GENÈVE – Alors que la guerre d’agression de la Russie contre l’Ukraine entre dans sa quatrième année et que les discussions sur un règlement du conflit sans la participation de l’Ukraine s’intensifient, les experts de l’ONU* réclament que les autorités russes soient tenues pour responsables et avertissent qu’un monde sans garanties de respect des droits humains et de justice est impossible. Ils ont publié la déclaration conjointe suivante :
« Aujourd’hui, nous appelons la communauté internationale à faire preuve de solidarité avec toutes les victimes de la guerre contre l’Ukraine. L’obligation de rendre des comptes et la justice doivent primer sur toute négociation politique menée sans la participation de l’Ukraine.
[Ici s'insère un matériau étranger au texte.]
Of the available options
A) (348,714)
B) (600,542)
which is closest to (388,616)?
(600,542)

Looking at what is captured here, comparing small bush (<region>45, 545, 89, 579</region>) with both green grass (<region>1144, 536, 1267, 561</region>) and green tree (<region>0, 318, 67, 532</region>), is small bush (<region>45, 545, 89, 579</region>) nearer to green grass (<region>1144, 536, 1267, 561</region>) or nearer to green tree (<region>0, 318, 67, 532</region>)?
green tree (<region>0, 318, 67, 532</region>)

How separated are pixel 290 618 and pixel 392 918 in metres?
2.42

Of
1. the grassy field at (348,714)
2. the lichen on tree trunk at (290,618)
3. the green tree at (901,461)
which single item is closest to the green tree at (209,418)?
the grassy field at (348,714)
Cela signifie, avant tout, la libération immédiate et inconditionnelle de tous les prisonniers ukrainiens déportés et détenus dans les prisons russes, ainsi que de tous les prisonniers politiques russes.
Le gouvernement russe dissimule des informations sur le sort et le lieu de détention de milliers d’Ukrainiens victimes de disparitions forcées depuis le début de la guerre. L’impunité est inacceptable, car elle encourage les agresseurs et prépare le terrain pour de futurs conflits.
L’agression de la Russie contre l’Ukraine est la conséquence d’un système instauré depuis deux décennies et renforcé au cours des trois années de guerre. Ce système vise à détruire systématiquement l’indépendance des institutions étatiques et du pouvoir judiciaire pour en faire des instruments politiques de répression.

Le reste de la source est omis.